Real Time Resilience Through Mindful Self-Compassion: Improving Performance and Job Satisfaction




Friday, May 4, 2018
9:00 AM – 4:00 PM
Maryann Mariani, Ph.D. and Lea Christo, LICSW

The stress and demands of providing direct care in a human service environment places daunting demands on human service professionals. It is well known that these stressors can have an impact on a person’s job satisfaction and overall effectiveness. This training, Real Time Resilience Through Mindful Self-Compassion, is designed to have a positive impact on your performance, job satisfaction and to reduce the effects of burnout.

Mindful Self-Compassion (MSC) is an evidence-based practice that is highly effective in mitigating the increased risk for occupational burn-out and vicarious trauma clinicians often experience (Sprang, Clark, & Whitt-Woosley, 2007). By learning how to take care of yourself with resilience skills in real time, you are better able to work compassionately with clients and colleagues. MSC helps people in caregiving roles maintain their personal mental health and sustain their prolonged engagement with clients. People who achieve high scores on the Self Compassion Scale also report high ratings of job satisfaction (Abaci & Arda, 2013). It is expected that these positive outcomes will also reduce staff turnover and improve interdisciplinary collaboration, ultimately helping vulnerable clients and families meet their service plan goals.

Mindful Self-Compassion involves three core components: self-kindness, common humanity and mindfulness (Neff, 2011). Self-kindness is being kind to ourselves, that is, gentle and understanding rather than critical and judgmental. Common humanity involves the view of being connected to others and not isolated. Lastly mindfulness, involves being mindful with our experience in balance and awareness. MSC practice is linked to improved well-being, lessening suffering, and increasing connections with others. It is also useful in prevention and intervention of symptoms of depression, anxiety, and negative emotions. Practicing self-compassion is helpful in dealing with stress and promoting wellness.

Participants will learn about the recent research in self-compassion, how to assess self-compassion, and how to develop formal and informal practices in the workplace and at home. The learning will emphasize the development of specific practices that can be used during the workday with team members, clients and families.

Following this training the participants will be able to:

  • Describe the research on self-compassion
  • Describe Mindfulness, Loving Kindness and Compassion
  • Demonstrate how to assess self-compassion
  • Demonstrate how to develop mindfulness practices in the workplace and at home
  • Describe the Stress Response and the Importance of Self Care for Job Satisfaction
  • Describe the physiology of self-compassion and self-criticism
  • Describe The hidden value in suffering
  • List and demonstrate Strategies for Meeting Difficult Emotions

Mary Ann Mariani, Ph.D., is the former Director of the School Counseling Program and the Institute for School Counseling and School Psychology at Assumption College. Dr. Mariani also developed and taught in the Resiliency Certificate of Advanced Graduate Study and School Counseling Program at Assumption College. Dr. Mariani is a former Visiting Assistant Professor in the Department of Human Services and Rehabilitation Studies at Assumption College.

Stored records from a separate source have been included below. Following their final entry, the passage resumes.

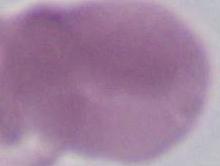 Captured at 1000x magnification. A red blood cell is shown. Photomicrograph.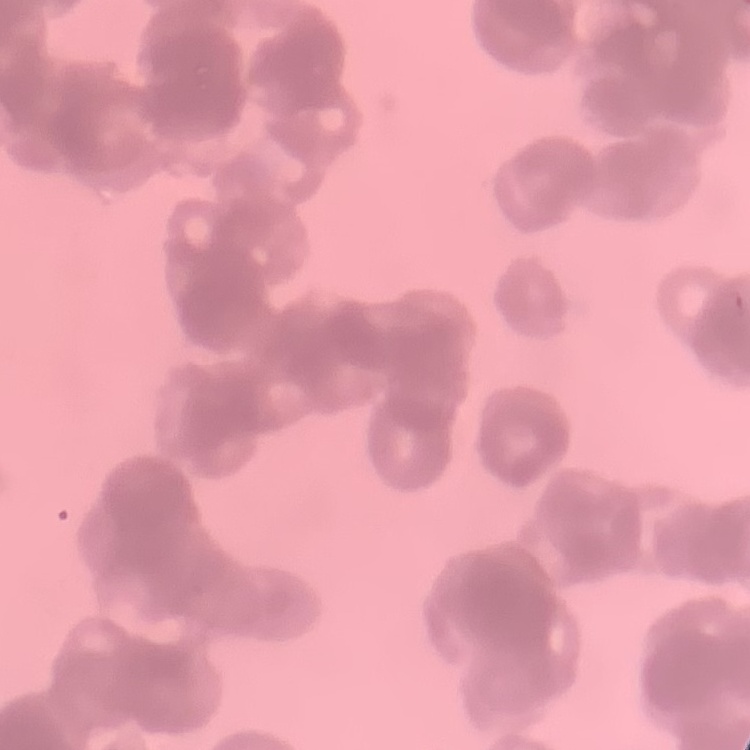
Summary:
  - Red blood cell morphology: rouleaux formation
  - Preparation: thin blood smear
  - Stain: Field's or Giemsa
  - Image type: one tile cut from a larger photomicrographState which parasite is depicted.
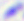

Dr. Mariani has completed intensive training as a teacher of Mindful Self-Compassion through the University of California, San Diego, School of Medicine.

In addition to her work at Assumption College, Dr. Mariani has held special education teaching, administrative, and psychologist positions in numerous school districts. She held an adjunct faculty position at Boston College and has a private practice.

Lea Christo, MSW, LICSW is a Visiting Assistant Professor in the Department of Human Services and Rehabilitation Studies at Assumption College where she is the Director of the Health Advocacy Program and teaches in the Resiliency Certificate Program, School Counseling and Health Advocacy Graduate Programs.

Ms. Christo has completed intensive training as a teacher of Mindful Self-Compassion through the University of California, San Diego, School of Medicine.

In addition to her work at Assumption College, Ms. Christo has worked at The Massachusetts Department of Social Services, McLean Hospital, The University of Massachusetts Medical Center, Friendly House and The Holy Trinity Eastern Orthodox Nursing and Rehabilitation Center.